=== Pedido escrito 1 ===
Reescreva como lista mais curta o parágrafo do trecho que começa com "Sou cheia de manias", mantendo os fatos principais.
=== Pedido escrito 2 ===
Transcreva sem alterações a parte do trecho que vai de "Beijo, querida minha." até "quanto eu diria.", inclusive.

=== Trecho do documento ===
-=-=-

E vambora viver decentemente antes que seja tarde demais.

quinta-feira, 20 de novembro de 2008

Para K.

“Sou cheia de manias. Tenho carências insolúveis. Sou teimosa. Raivosa, quando sinto-me atacada. Não como cebola. Não imponho a minha pessoa a ninguém. Não imploro afeto. Não sou indiscreta nas minhas relações. Tenho poucos amigos, porque acho mais inteligente ser seletivo a respeito daqueles que você escolhe para contar os seus segredos. Então, se sou chata, não incomodo ninguém que não queira ser incomodado. Chateio só aqueles que não me acham uma chata, por isso me querem ao seu lado. Acho sim, que, às vezes, dou trabalho. Mas, é como ter um Rolls Royce: se você não quiser ter que pagar o preço da manutenção, mude para um Passat.” Fernanda Young.
E eu escolho ser sua amiga, porque somos duas chatas que não imploram afeto. E eu sempre gostei de manutenção.
Beijo, querida minha.

quarta-feira, 19 de novembro de 2008

Para dormir melhor




Então é você
que bem antes de mim
diz o que eu queria dizer
tão bem quanto eu diria.

-=-=-

=== Conjunto de dados ===
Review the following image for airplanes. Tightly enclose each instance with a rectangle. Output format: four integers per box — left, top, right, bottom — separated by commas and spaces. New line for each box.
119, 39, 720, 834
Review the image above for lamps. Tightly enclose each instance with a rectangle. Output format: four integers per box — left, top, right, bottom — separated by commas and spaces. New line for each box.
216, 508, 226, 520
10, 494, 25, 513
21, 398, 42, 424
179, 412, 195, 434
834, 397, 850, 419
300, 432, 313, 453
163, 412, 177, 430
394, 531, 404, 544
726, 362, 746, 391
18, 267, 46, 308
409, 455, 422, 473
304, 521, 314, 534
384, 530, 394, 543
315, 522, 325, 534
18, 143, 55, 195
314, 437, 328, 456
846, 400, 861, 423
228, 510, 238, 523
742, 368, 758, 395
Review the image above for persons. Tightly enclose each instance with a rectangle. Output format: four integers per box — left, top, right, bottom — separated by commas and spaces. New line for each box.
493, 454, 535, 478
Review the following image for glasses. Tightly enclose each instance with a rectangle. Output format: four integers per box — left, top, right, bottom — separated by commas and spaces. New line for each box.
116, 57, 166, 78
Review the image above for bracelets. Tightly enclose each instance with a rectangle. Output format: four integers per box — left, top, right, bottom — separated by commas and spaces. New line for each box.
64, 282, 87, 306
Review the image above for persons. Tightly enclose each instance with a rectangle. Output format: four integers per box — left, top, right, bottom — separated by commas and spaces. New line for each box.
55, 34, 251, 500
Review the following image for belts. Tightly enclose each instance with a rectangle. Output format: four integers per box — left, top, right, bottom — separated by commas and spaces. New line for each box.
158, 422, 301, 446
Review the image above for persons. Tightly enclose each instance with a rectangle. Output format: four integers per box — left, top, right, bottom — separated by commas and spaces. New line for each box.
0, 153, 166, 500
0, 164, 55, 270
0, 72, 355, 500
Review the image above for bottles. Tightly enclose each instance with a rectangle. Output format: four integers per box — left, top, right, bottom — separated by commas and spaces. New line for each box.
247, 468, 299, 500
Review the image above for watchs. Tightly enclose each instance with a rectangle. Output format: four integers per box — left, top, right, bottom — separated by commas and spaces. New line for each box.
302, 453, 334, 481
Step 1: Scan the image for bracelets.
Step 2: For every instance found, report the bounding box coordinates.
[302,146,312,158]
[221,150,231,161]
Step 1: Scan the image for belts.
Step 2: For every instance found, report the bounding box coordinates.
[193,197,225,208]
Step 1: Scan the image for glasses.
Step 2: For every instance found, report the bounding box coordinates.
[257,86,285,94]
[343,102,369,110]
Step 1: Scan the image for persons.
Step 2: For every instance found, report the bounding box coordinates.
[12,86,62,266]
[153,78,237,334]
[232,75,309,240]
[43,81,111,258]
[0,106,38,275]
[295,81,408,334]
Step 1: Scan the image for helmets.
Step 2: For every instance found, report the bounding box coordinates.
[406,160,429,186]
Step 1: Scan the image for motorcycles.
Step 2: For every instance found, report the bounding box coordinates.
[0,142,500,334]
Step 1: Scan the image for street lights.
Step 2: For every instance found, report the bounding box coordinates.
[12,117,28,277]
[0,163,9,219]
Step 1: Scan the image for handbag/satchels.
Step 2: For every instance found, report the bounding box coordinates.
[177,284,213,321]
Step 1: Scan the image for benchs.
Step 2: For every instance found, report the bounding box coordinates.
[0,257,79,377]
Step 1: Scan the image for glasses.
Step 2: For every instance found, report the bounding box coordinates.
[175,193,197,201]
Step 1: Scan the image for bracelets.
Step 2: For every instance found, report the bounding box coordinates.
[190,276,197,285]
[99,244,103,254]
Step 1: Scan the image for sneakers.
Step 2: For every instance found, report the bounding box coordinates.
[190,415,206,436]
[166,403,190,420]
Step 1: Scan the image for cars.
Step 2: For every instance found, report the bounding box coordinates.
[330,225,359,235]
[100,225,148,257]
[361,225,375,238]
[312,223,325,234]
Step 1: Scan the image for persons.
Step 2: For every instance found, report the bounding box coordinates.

-=-=-

=== Resultado do exercício 1 ===
- Sou cheia de manias, tenho carências insolúveis e sou teimosa.
- Fico raivosa quando me sinto atacada.
- Não como cebola.
- Não me imponho a ninguém, não imploro afeto e sou discreta nas relações.
- Tenho poucos amigos, porque prefiro escolher bem a quem contar meus segredos.
- Se sou chata, só incomodo quem não me acha chata e me quer por perto.
- Às vezes dou trabalho. Sou como um Rolls Royce: quem não quiser pagar a manutenção deve mudar para um Passat.
(Fernanda Young)

=== Resultado do exercício 2 ===
Beijo, querida minha.

quarta-feira, 19 de novembro de 2008

Para dormir melhor




Então é você
que bem antes de mim
diz o que eu queria dizer
tão bem quanto eu diria.